Determined to reclaim her children, she started taking in laundry to earn money to support them. Within weeks she had expanded and systematised the process, and worked hard enough to earn 5,000 yuan which she invested in a trade in sheepskins, which she then sold on to traditional milliners. From these modest beginnings, she became the most prominent businesswoman in the region, constantly expanding and diversifying her business.

Pragmatically, she decided it would be in her interest to remarry, circulating a list of ten requirements for her future husband. Sidik Ruzi, a former political prisoner was suggested as a man who fitted her remit. Boldly, she took a plane and then proceeded on foot to the distant village to which he had been exiled. Finding him attractive, she immediately demanded that he marry her. Disconcerted, he accused her of being a government spy, which enraged her so much that she hit him. After six months without any contact between the two, Sidik surprised Rebiya with a book of 260 love poems he had written in her honour. The couple married later, in a modest ceremony. Rebiya would have a further five children with Sidik.

The couple moved to Urumqi, the capital of the region, where Sidik became a lecturer in Literature. After experiencing difficulties in trade from both criminals and corrupt officials, Rebiya’s business activities expanded from trade to retail. She launched an open-air market and became the head of the Chamber of Commerce. She then rented a derelict shopping mall for three years, and renovated it into a market for women, which she opened on International Women’s Day in 1987. The opening was covered on every local media channel where she was the first female Uyghur entrepreneur to appear in a broadcast. In recognition of her achievements, she was appointed to an honorary position in local government.

Her next ambition was to build a department store, which took political connections and no small amount of bribery. In 1992, the same year it opened, she was appointed to the National People’s Congress. Rebiya, attending the UN’s Fourth World Conference on Women in Beijing in 1995, was inspired by the activism of Tibetan women. Around this time, her husband Sedik began to write regular columns on Uyhgur history and culture, which were considered seditious. Concerned for his safety, she tricked him into going into exile, under the pretence of a holiday. She returned to China, and in the aftermath of the Gulja massacre, in which peaceful protestors were killed by Chinese forces, she sent her younger children to join their father in Virginia for their own safety.

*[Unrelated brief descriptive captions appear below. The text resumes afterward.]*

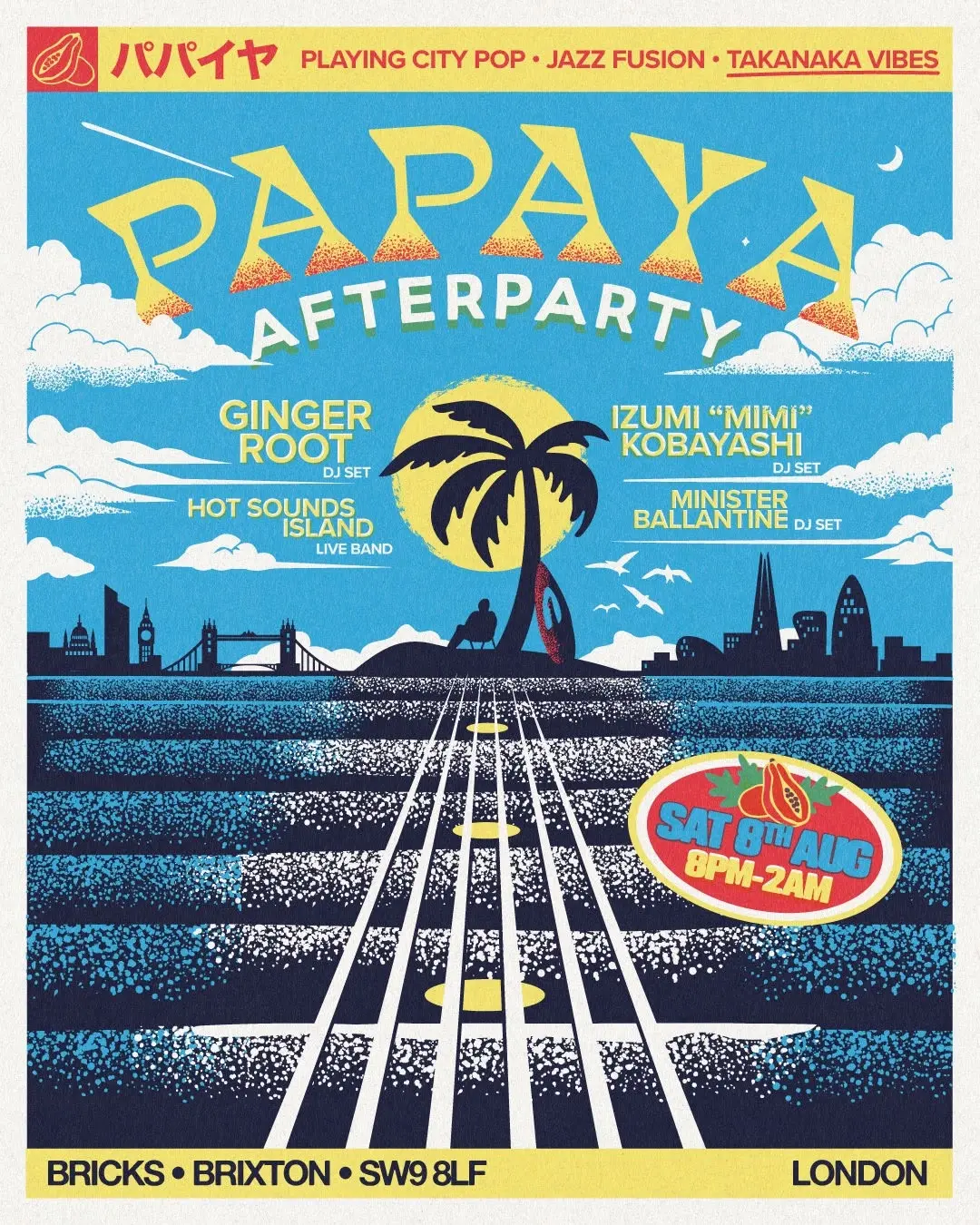 Papaya After-party: 2nd Edition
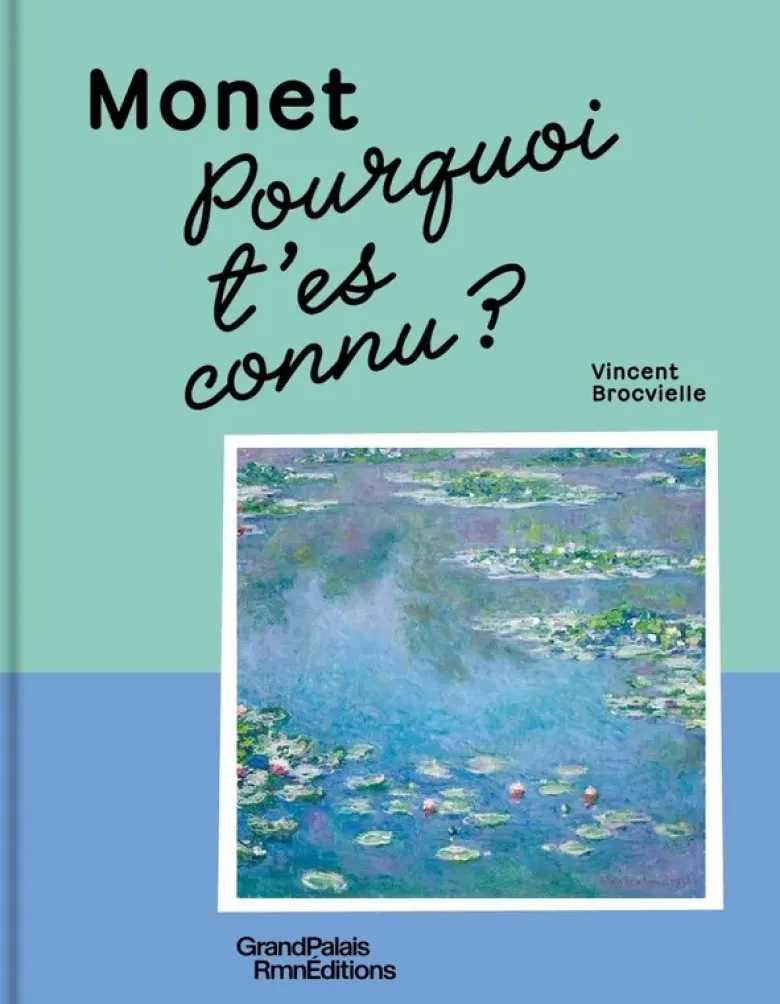 Pourquoi t'es connu ? Monet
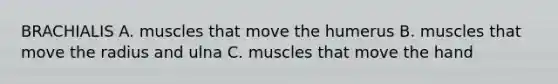 BRACHIALIS A. muscles that move the humerus B. muscles that move the radius and ulna C. muscles that move the hand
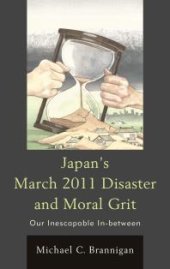 book Japan's March 2011 Disaster and Moral Grit : Our Inescapable In-between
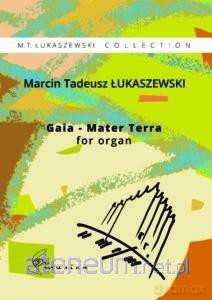 Gaia Mater Terra na organy - Marcin Tadeusz Łukaszewski [KSIĄŻKA]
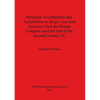 Religious Acculturation and Assimilation in Belgic Gaul and Aquitania from the Roman Conquest until the End of the Second Century CE - Paperback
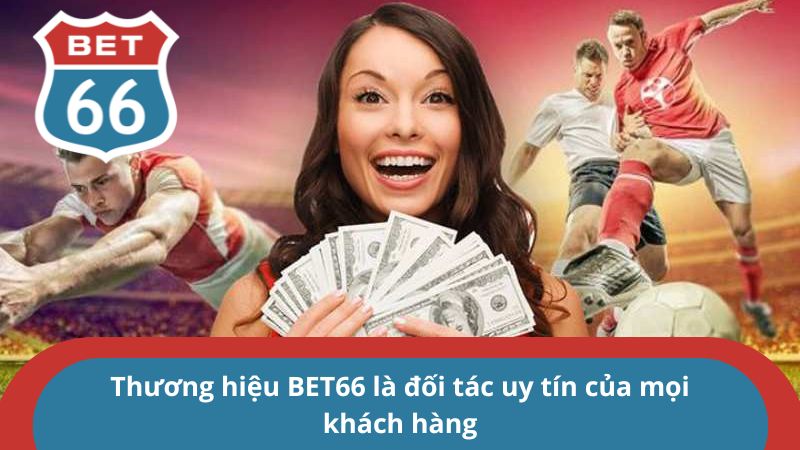 Thương hiệu BET66 là đối tác uy tín của mọi khách hàng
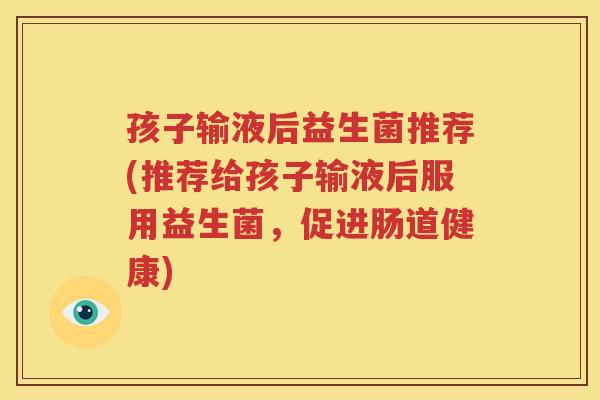 孩子输液后益生菌推荐(推荐给孩子输液后服用益生菌，促进肠道健康)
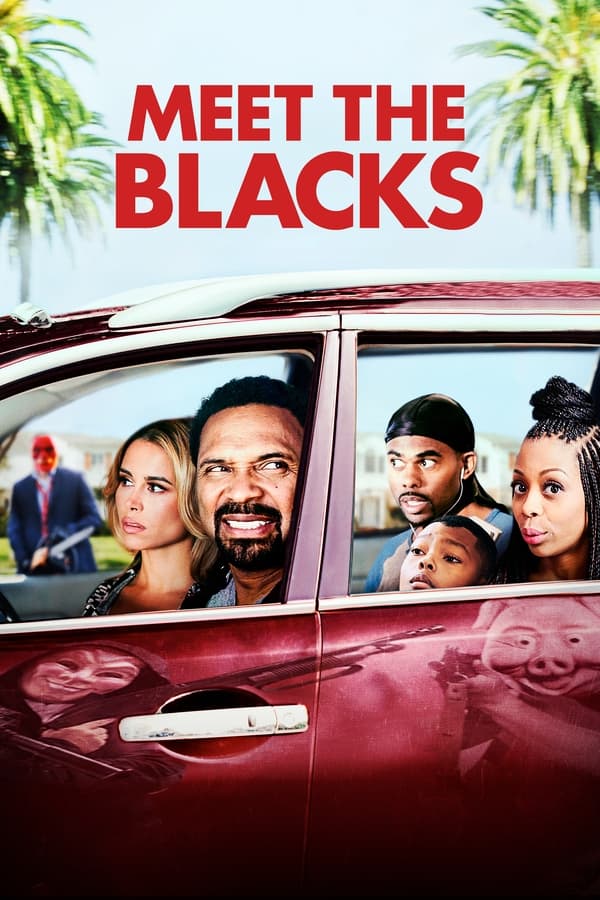 مشاهدة فيلم Meet The Blacks 2016 اون لاين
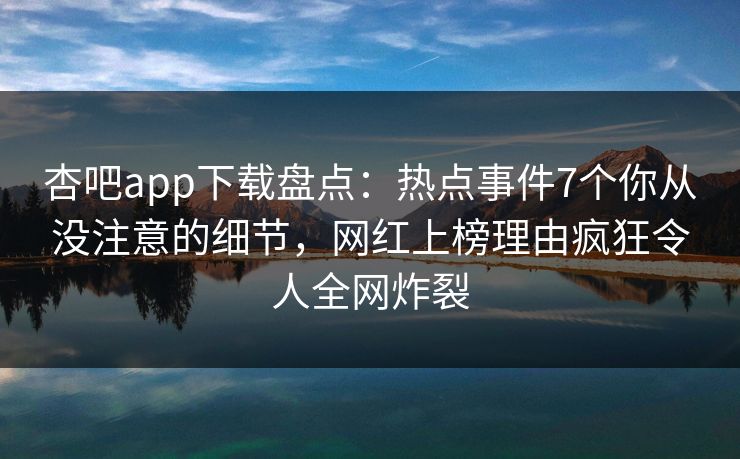 杏吧app下载盘点：热点事件7个你从没注意的细节，网红上榜理由疯狂令人全网炸裂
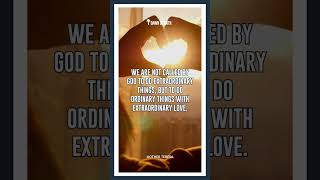 Do ordinary things with extraordinary love god jesus holyspirit christian Christianity [upl. by Binky]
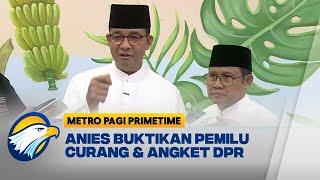 Anies Ungkap Pemilu Curang ke MK dan Angket DPR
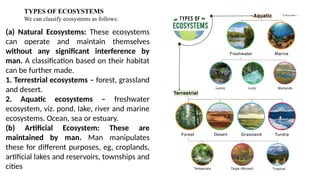 TYPES OF ECOSYSTEMS
We can classify ecosystems as follows:
(a) Natural Ecosystems: These ecosystems
can operate and maintain themselves
without any significant interference by
man. A classification based on their habitat
can be further made.
1. Terrestrial ecosystems – forest, grassland
and desert.
2. Aquatic ecosystems – freshwater
ecosystem, viz. pond, lake, river and marine
ecosystems. Ocean, sea or estuary.
(b) Artificial Ecosystem: These are
maintained by man. Man manipulates
these for different purposes, eg, croplands,
artificial lakes and reservoirs, townships and
cities
 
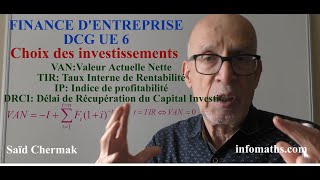 DCG UE 6 FINANCE DENTREPRISE CHOIX DES INVESTISSEMENTS [upl. by Lindsley]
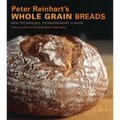 Peter Reinhart's Whole Grain Breads: New Techniques, Extraordinary Flavor [A Baking Book]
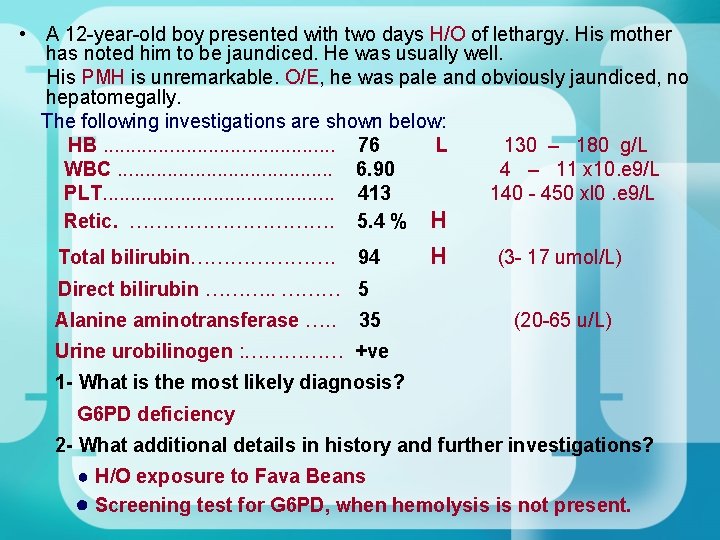 • A 12 -year-old boy presented with two days H/O of lethargy. His • A 12 -year-old boy presented with two days H/O of lethargy. His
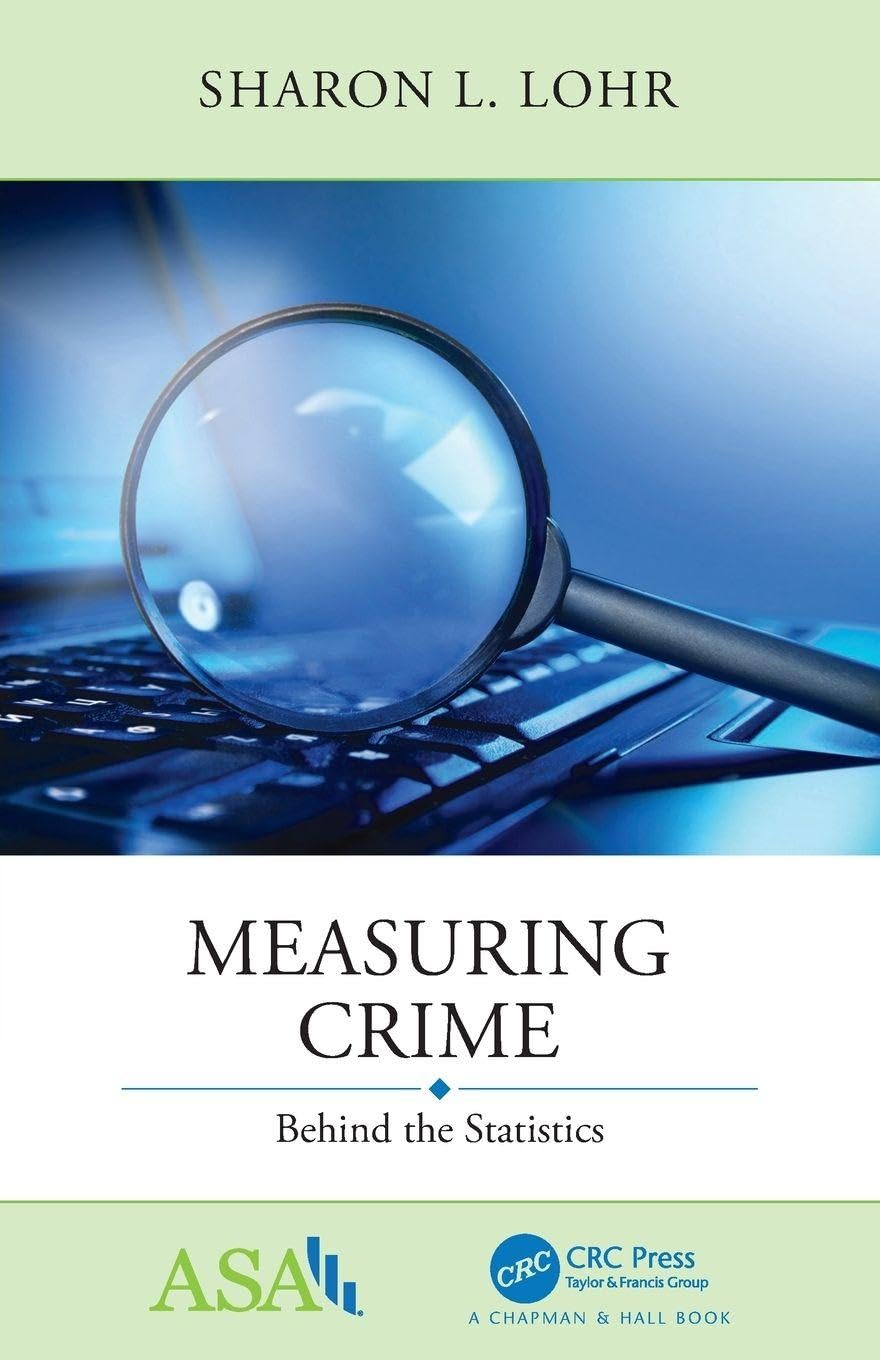 Measuring Crime: Behind the Statistics (ASA-CRC on Statistical Reasoning in Science and Society) Medicine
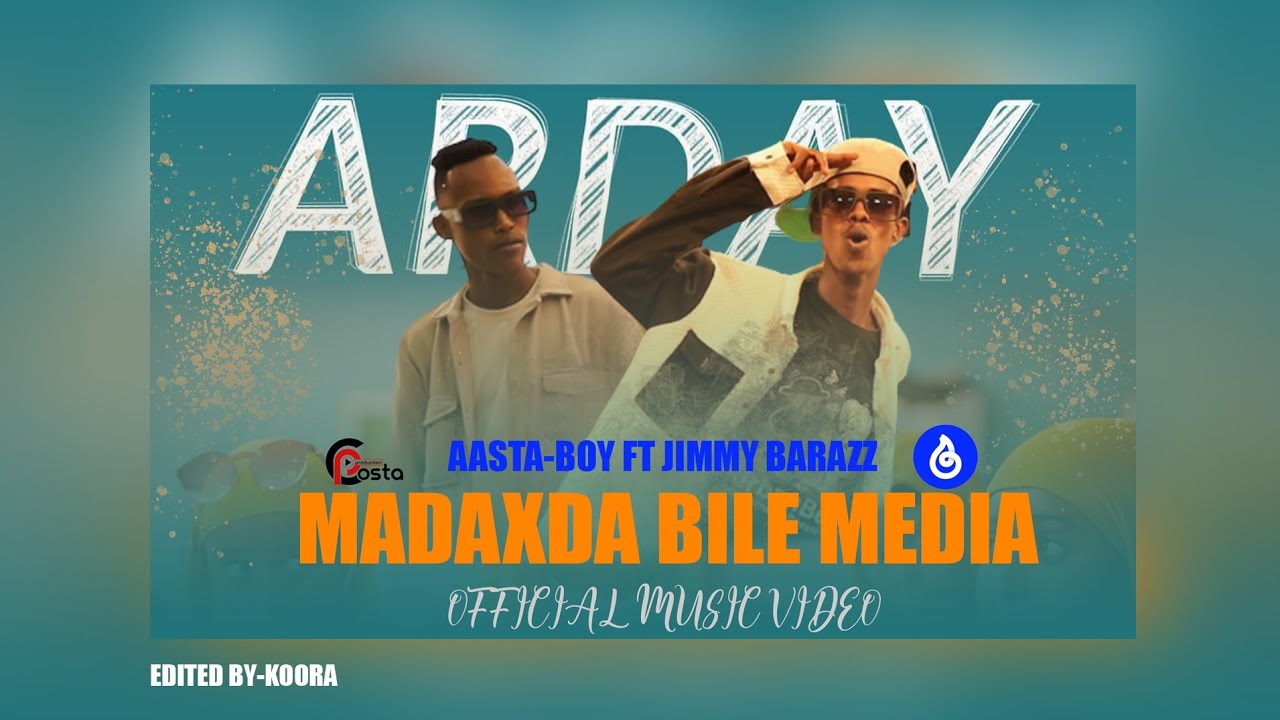 AASTABOY  #arday x JIMMY BARAZZ-  [OFFICIAL MUSIC VIDEO] #jimmybarraz #aastaboy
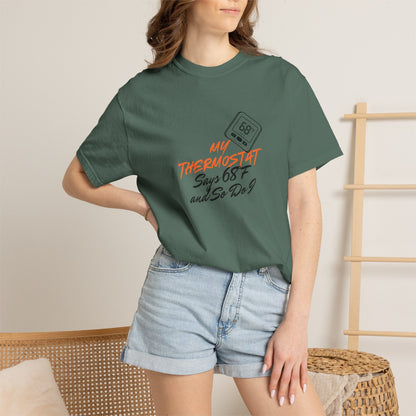 My Thermostat Says 68°F and So Do I Funny Thermostat Tee  Heatwave Graphic Tee, Comfort Colors 1717
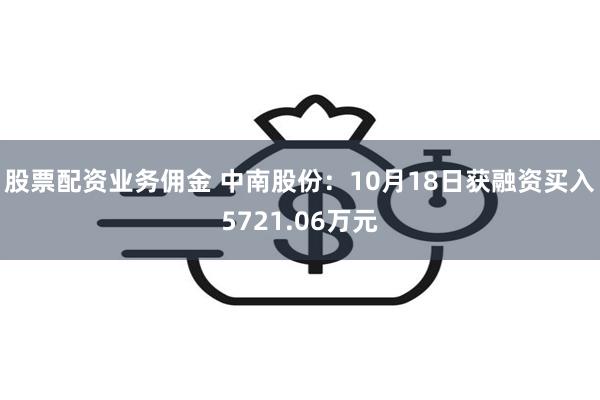 股票配资业务佣金 中南股份：10月18日获融资买入5721.06万元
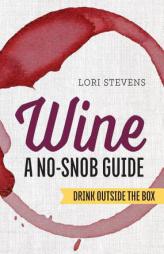 Wine: A No-Snob Guide: Drink Outside the Box by Lori Stevens Paperback Book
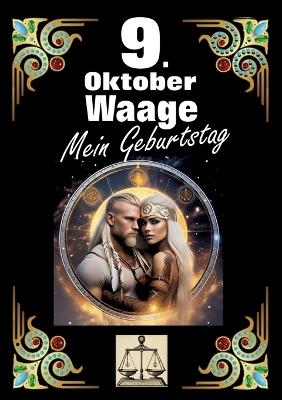 9. Oktober, mein Geburtstag: Geboren im Zeichen der Waage. Meine Eigenschaften und Charakterzüge, meine Stärken und Schwächen, meine Geburtstagsbegleiter und historische Ereignisse. - Andreas Kühnemann - cover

In order to speak freely in front of the National Congress, she submitted an anodyne speech for approval, but instead delivered an incendiary attack on the social, political and economic injustices which the Uyhgur suffer. Her speech was censored, and she was then stripped of her official status. Her attempt to start an association for Uyghur women was closed down before it could deliver any charitable assistance in the region, and her business enterprises began to face increasing red tape. Her passport was confiscated.

In 1999, Sedik became an official witness to the Uyhgur situation before the United States Congress who sent a delegation to Urumqi to explore the claims of human rights abuses in the region. On her way to present evidence to the delegates, Rebiya narrowly escaped a car crash, which she believed was a deliberate attempt upon her life. She was arrested immediately afterwards, and imprisoned under charges which included passing on confidential state information to her husband, through sending him news-clippings from Chinese newspapers. The prison regime was extremely harsh. She was placed in solitary confinement for two years in squalid conditions. To keep herself from losing her mind, she recited the Qur’an as well as prayers from the Uyghur shamanistic tradition.

Through Sedik’s efforts to exert political pressure on her behalf, she was released in 2005 and permitted to travel to America. She was appointed president of the Uyghur American Association the next year, a position that she held until 2017. A documentary about her life, The 10 Conditions of Love, was released in 2009, which shows her forceful character and her dauntless activism – as well as her concerns for those of her children remaining in China.